Each point includes the opportunity to rise up to enlightenment at the best experience of that state of being; the opportunity to destructively and self-destructively make a road to hell out of that type of consciousness at its worst; and a range of everyday life experiences in the middle. Don Riso did extensive work to document these "levels of development" within each type.
People with each type have a common sense of feeling about their relationship with their parents. It's unclear to me if this is nature or nurture. It might be that no matter what the parents were like, the incarnate soul plus the genetic makeup of the person might have led to a particular range of interpretations about family life. It might also be that early life experience, in preverbal years, is a major source of interpretation about the nature of the world and a person's place within it.

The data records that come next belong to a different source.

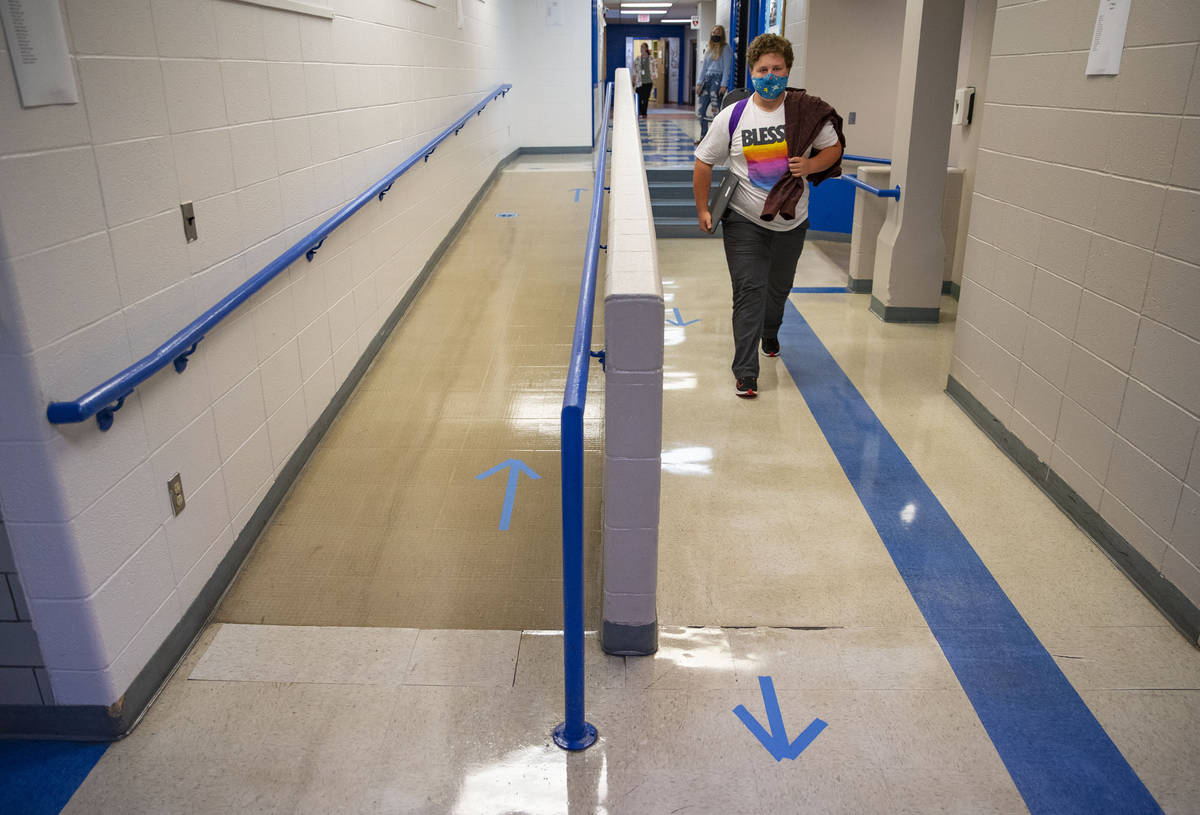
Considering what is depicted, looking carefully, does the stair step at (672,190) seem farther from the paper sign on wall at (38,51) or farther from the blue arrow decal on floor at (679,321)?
the paper sign on wall at (38,51)

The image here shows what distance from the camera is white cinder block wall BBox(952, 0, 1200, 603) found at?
2631mm

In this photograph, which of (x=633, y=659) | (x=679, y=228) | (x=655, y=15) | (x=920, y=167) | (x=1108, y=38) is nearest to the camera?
(x=633, y=659)

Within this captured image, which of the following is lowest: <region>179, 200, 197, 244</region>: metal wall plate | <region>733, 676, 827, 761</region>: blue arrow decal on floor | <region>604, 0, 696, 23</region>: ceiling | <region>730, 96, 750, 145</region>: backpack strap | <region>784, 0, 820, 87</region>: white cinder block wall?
<region>733, 676, 827, 761</region>: blue arrow decal on floor

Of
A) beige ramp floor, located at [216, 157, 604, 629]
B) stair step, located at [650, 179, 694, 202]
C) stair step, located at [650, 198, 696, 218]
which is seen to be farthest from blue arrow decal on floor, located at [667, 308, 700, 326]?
stair step, located at [650, 179, 694, 202]

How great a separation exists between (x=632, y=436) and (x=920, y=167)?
4231mm

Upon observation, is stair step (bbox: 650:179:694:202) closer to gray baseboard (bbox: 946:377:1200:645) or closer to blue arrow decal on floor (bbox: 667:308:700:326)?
blue arrow decal on floor (bbox: 667:308:700:326)

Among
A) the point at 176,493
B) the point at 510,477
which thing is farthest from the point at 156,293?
the point at 510,477

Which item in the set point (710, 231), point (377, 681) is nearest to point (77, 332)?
point (377, 681)

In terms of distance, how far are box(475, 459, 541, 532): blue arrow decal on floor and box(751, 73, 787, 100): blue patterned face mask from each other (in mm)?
2061

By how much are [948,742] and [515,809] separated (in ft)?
3.55

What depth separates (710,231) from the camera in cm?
440

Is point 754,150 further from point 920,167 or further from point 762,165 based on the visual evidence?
point 920,167

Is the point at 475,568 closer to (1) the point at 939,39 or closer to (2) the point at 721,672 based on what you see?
(2) the point at 721,672

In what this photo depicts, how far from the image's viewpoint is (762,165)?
163 inches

At best, we are aware of our type; rise up through the levels of development towards our innate capacity for enlightenment; and can respect and draw on the states of consciousness throughout all the other types to live a balanced, harmonious, mature, well-developed life. At worst, we fall down through the levels of development towards our innate capacity for horror and abuse, and are oblivious, hateful and fearful towards any other way of experiencing a human life.
I'll have follow up posts outlining the individual types and how they relate to each other.
Even before I get into the specific types, I think you'll be able to see several ways that these concepts connect up with the Law of One teachings.